The present invention can provide a hypo speed lightweight orthogonality-corrected triaxial magnetometer that can be mounted on a drone, and it is possible to grasp underground objects, an underwater object, a geological structure, or perform a geological survey.

Description

Orthogonality corrected 3-axis magnetometer < RTI ID = 0.0 >

Field of the Invention [0002] The present invention relates to a technique for measuring magnetic field strength, and more particularly, to a triaxial magnetometer having orthogonality correction.

Magnetic Anomaly Detection (MAD) technology is used for both military and geological purposes. Korean Patent Laid-Open Publication No. 10-2012-0133709 (December 12, 2012) proposes a magnetometer using a flux gate.

In the aircraft sector, if the sophisticated orthogonality is not achieved, the aircraft will be shaken, so a 3-axis fluxgate magnetometer is not used and a scalar magnetometer has been used. Recently, small size drone is replacing military aircraft.

Therefore, the present inventor has conducted research on orthogonality-corrected triaxial magnetometers that can be mounted on a small sized drone used for underground objects, underwater objects, geological structure grids, and geological exploration.

Korean Patent Laid-Open No. 10-2012-0133709 (December 12, 2012)

It is an object of the present invention to provide an orthogonality-corrected triaxial magnetometer which can be mounted on a small-sized drone used for underground buried objects, underwater objects, geological structure analysis, and geological exploration.

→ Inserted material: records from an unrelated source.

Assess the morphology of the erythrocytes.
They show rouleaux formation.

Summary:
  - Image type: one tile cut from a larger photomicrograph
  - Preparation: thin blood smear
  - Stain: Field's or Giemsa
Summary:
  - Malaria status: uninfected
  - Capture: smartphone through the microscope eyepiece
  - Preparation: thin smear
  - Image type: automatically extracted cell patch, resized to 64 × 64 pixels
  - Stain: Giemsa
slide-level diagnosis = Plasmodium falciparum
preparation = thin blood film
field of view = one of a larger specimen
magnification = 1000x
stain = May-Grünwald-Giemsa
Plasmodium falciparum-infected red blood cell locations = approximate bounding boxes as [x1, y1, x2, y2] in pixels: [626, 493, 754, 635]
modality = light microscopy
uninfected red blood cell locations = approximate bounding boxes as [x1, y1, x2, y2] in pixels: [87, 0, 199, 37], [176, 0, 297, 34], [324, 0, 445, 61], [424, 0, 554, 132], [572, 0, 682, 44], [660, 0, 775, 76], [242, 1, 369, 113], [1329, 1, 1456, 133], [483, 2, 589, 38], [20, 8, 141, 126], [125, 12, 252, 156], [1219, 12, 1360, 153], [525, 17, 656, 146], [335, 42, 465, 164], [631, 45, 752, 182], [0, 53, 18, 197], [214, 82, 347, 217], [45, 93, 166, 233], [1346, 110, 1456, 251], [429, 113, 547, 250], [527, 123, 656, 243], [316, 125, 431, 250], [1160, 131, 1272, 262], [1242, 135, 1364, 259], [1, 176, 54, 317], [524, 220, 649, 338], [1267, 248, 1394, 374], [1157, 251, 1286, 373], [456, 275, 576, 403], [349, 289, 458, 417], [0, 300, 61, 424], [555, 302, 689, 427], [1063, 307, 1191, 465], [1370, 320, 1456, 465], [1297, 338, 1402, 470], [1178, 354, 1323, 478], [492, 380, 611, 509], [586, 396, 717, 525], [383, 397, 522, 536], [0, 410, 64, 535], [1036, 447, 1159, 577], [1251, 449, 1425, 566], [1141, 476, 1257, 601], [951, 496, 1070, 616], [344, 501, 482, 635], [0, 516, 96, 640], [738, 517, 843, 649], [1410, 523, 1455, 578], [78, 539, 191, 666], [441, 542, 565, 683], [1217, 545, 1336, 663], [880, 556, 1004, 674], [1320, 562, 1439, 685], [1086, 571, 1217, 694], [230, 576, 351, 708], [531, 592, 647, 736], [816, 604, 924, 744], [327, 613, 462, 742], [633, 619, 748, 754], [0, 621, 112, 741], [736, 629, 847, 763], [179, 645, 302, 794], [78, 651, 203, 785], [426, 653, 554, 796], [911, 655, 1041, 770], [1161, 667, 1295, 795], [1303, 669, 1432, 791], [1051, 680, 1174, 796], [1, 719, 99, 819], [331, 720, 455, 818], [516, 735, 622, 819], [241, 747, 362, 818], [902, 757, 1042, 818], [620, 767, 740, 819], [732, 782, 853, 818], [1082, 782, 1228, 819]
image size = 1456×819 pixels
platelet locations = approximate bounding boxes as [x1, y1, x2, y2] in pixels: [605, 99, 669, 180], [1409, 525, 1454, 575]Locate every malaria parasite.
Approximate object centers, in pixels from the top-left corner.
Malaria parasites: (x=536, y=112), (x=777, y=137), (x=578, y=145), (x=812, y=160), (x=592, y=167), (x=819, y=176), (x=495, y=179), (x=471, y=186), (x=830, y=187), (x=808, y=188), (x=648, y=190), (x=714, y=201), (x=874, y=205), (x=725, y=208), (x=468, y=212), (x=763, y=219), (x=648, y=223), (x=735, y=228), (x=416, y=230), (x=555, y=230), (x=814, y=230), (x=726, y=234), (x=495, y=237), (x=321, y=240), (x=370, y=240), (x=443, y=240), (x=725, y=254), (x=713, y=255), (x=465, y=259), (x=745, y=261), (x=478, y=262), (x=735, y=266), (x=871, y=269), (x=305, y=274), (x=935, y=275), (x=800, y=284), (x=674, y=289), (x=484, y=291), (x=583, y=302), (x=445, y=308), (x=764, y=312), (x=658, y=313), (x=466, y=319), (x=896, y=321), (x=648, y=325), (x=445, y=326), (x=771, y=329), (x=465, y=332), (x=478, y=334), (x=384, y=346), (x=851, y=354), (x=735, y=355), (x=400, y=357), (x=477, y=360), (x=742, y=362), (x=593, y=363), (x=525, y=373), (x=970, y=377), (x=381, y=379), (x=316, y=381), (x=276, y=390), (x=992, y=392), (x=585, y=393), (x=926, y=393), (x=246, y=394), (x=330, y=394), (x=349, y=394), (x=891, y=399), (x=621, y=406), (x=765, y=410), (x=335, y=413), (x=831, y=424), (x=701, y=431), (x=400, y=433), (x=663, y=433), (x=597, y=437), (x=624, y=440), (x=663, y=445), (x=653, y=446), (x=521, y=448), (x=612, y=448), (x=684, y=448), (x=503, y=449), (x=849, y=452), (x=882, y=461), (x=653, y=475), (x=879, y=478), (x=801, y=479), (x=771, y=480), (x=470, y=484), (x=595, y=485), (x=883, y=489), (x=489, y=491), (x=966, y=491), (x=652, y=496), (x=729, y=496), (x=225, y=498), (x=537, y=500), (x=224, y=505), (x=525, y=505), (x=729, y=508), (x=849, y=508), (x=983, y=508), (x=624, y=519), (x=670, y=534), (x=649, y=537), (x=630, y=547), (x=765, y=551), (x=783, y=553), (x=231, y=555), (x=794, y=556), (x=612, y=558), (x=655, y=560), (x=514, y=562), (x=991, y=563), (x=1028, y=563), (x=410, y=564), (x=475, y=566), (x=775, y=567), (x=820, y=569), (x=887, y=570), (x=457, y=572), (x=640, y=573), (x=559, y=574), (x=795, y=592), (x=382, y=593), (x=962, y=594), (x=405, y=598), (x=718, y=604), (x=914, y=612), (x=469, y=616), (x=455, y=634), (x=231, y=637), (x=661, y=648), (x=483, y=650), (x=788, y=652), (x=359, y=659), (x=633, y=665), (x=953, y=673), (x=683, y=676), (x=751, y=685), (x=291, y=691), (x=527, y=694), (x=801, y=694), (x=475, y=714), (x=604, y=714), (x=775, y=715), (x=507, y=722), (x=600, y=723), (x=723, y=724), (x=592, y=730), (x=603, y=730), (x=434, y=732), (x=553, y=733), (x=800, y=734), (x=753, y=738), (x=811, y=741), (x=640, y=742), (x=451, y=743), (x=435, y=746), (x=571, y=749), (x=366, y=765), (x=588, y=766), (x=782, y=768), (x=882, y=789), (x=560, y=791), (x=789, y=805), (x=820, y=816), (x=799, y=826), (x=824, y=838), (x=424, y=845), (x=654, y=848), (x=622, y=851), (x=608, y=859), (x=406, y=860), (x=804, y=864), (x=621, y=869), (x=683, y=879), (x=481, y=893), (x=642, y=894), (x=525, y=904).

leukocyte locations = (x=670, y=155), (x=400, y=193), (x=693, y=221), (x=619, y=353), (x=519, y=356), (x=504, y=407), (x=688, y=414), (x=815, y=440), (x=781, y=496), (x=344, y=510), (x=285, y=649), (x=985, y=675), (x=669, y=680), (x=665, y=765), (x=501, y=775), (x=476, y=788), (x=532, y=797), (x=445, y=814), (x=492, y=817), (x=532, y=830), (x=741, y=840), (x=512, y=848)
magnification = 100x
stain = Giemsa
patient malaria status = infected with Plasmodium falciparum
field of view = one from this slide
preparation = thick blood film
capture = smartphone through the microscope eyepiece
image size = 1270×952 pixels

According to an aspect of the present invention, there is provided a magnetometer including three x, y, and z-axis magnetometers that are orthogonally-corrected three-axis magnetometers installed perpendicular to each other; Three measurement circuitry for measuring the magnetic field intensity from the voltage signal according to the external magnetic field output by each of the three x, y and z axis magnetometers; A controller for correcting a magnetic field intensity error caused by orthogonality errors of three x, y, and z-axis magnetometers with respect to three magnetic field intensities measured by the three measurement circuit units, respectively; And the like.

According to a further aspect of the present invention, the controller calculates three orthogonally-corrected magnetic field intensity values by performing matrix operation of the three magnetic field intensity values measured by the three measurement circuit sections with a matrix for orthogonality correction, do.

According to a further aspect of the present invention, the control unit obtains the orthogonality-corrected magnetic field magnitude by root-summing the values obtained by squaring each of the three magnetic field strength values orthogonally corrected.

According to a further aspect of the present invention, the matrix for orthogonality correction is obtained experimentally in a three-axis magnetic field ensuring orthogonality of the three x, y, z-axis magnetometers.

According to a further aspect of the present invention, the x, y and z axis magnetometers are fluxgates.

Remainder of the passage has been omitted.